Starting from today, and by God’s grace on a continuous basis, I shall be sending out to you bit by bit my AutoCAD Manual from my archive for my friends out there who love to learn this wonderful and interesting tool for Engineers and Draftsmen for free!
Starting autodesk autocad is very simple. You simply double-click on the AutoCAD icon on your desktop, wait for it to load just like any other windows package, OR, click on Start – All programs – Autodesk – AutoCAD 2009 – AutoCAD 2009.
The New Features Workshop welcome screen opens when you first start AutoCAD and leads to several animated demonstrations and explanations of the new features included in the latest release of AutoCAD.
Next after the new feature dialogue box appears the AutoCAD user interface.
The Graphics Window.
At the top of the graphics, window sit the Ribbon, the Quick Access toolbar to the left, and the InfoCenter and related tools on the right.
The title bar is similar to the title bar in any Windows program.

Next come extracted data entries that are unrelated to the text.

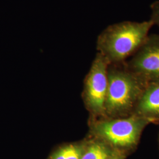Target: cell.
<instances>
[{
	"label": "cell",
	"instance_id": "obj_4",
	"mask_svg": "<svg viewBox=\"0 0 159 159\" xmlns=\"http://www.w3.org/2000/svg\"><path fill=\"white\" fill-rule=\"evenodd\" d=\"M107 60L98 52L85 80V100L94 116L105 117V102L108 86Z\"/></svg>",
	"mask_w": 159,
	"mask_h": 159
},
{
	"label": "cell",
	"instance_id": "obj_12",
	"mask_svg": "<svg viewBox=\"0 0 159 159\" xmlns=\"http://www.w3.org/2000/svg\"></svg>",
	"mask_w": 159,
	"mask_h": 159
},
{
	"label": "cell",
	"instance_id": "obj_8",
	"mask_svg": "<svg viewBox=\"0 0 159 159\" xmlns=\"http://www.w3.org/2000/svg\"><path fill=\"white\" fill-rule=\"evenodd\" d=\"M83 151V150L77 146H67L66 159H81Z\"/></svg>",
	"mask_w": 159,
	"mask_h": 159
},
{
	"label": "cell",
	"instance_id": "obj_11",
	"mask_svg": "<svg viewBox=\"0 0 159 159\" xmlns=\"http://www.w3.org/2000/svg\"><path fill=\"white\" fill-rule=\"evenodd\" d=\"M127 156L120 153H116L114 154L113 156L110 157L108 159H125Z\"/></svg>",
	"mask_w": 159,
	"mask_h": 159
},
{
	"label": "cell",
	"instance_id": "obj_9",
	"mask_svg": "<svg viewBox=\"0 0 159 159\" xmlns=\"http://www.w3.org/2000/svg\"><path fill=\"white\" fill-rule=\"evenodd\" d=\"M151 17L150 20L152 21L153 25H157L159 29V0L153 2L151 6Z\"/></svg>",
	"mask_w": 159,
	"mask_h": 159
},
{
	"label": "cell",
	"instance_id": "obj_6",
	"mask_svg": "<svg viewBox=\"0 0 159 159\" xmlns=\"http://www.w3.org/2000/svg\"><path fill=\"white\" fill-rule=\"evenodd\" d=\"M133 115L159 125V81L148 83L140 97Z\"/></svg>",
	"mask_w": 159,
	"mask_h": 159
},
{
	"label": "cell",
	"instance_id": "obj_1",
	"mask_svg": "<svg viewBox=\"0 0 159 159\" xmlns=\"http://www.w3.org/2000/svg\"><path fill=\"white\" fill-rule=\"evenodd\" d=\"M147 84L130 71L125 62L109 64L104 117L121 118L133 115Z\"/></svg>",
	"mask_w": 159,
	"mask_h": 159
},
{
	"label": "cell",
	"instance_id": "obj_10",
	"mask_svg": "<svg viewBox=\"0 0 159 159\" xmlns=\"http://www.w3.org/2000/svg\"><path fill=\"white\" fill-rule=\"evenodd\" d=\"M67 154V147L60 149L52 157L51 159H66Z\"/></svg>",
	"mask_w": 159,
	"mask_h": 159
},
{
	"label": "cell",
	"instance_id": "obj_2",
	"mask_svg": "<svg viewBox=\"0 0 159 159\" xmlns=\"http://www.w3.org/2000/svg\"><path fill=\"white\" fill-rule=\"evenodd\" d=\"M153 26L150 20L125 21L110 25L98 38V52L110 64L124 63L142 45Z\"/></svg>",
	"mask_w": 159,
	"mask_h": 159
},
{
	"label": "cell",
	"instance_id": "obj_7",
	"mask_svg": "<svg viewBox=\"0 0 159 159\" xmlns=\"http://www.w3.org/2000/svg\"><path fill=\"white\" fill-rule=\"evenodd\" d=\"M116 153L119 152L106 143L96 139L86 146L81 159H108Z\"/></svg>",
	"mask_w": 159,
	"mask_h": 159
},
{
	"label": "cell",
	"instance_id": "obj_3",
	"mask_svg": "<svg viewBox=\"0 0 159 159\" xmlns=\"http://www.w3.org/2000/svg\"><path fill=\"white\" fill-rule=\"evenodd\" d=\"M151 122L136 115L126 117H102L92 122L91 133L116 152L128 156L140 142L143 132Z\"/></svg>",
	"mask_w": 159,
	"mask_h": 159
},
{
	"label": "cell",
	"instance_id": "obj_5",
	"mask_svg": "<svg viewBox=\"0 0 159 159\" xmlns=\"http://www.w3.org/2000/svg\"><path fill=\"white\" fill-rule=\"evenodd\" d=\"M125 66L147 84L159 81V34L148 35Z\"/></svg>",
	"mask_w": 159,
	"mask_h": 159
}]
</instances>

It contains the program name (AutoCAD) and the title of the current drawing with its path, as long as any drawing other than the default Drawingn.dwg is open. Below the title bar is the Ribbon, where you’ll find most of the AutoCAD commands and tools needed to complete any drawing task. Related tasks are found under the different tabs, which are further segmented into panels containing similar tools.
To the far right of the title bar are the InfoCenter, Communications Center, Favorites, and Help buttons. You can enter a question in the field to the left of the InfoCenter button to quickly access information from the Help system through the InfoCenter’s drop-down panel. With the Communications Center, you can determine what type of information, such as software updates, product support, or RSS feeds, Autodesk sends directly to your system. With the Favorites tool, you can define a list of help or informational topics that can be quickly accessed whenever you need them. The Help button is a direct link to the AutoCAD help system.
The blank middle section of the screen is called the drawing area. Notice the movable crosshair cursor. The crosshairs on your cursor might extend completely across the screen. Later in this lesson, I will show you how to modify the length of the crosshairs as well as make a few other changes.
Notice the little box at the intersection of the two crosshair lines. This is one of several forms of the AutoCAD cursor. When you move the cursor off the drawing area, it changes to the standard Windows pointing arrow. As you begin using commands, it will take on other forms, depending on which step of a command you’re performing.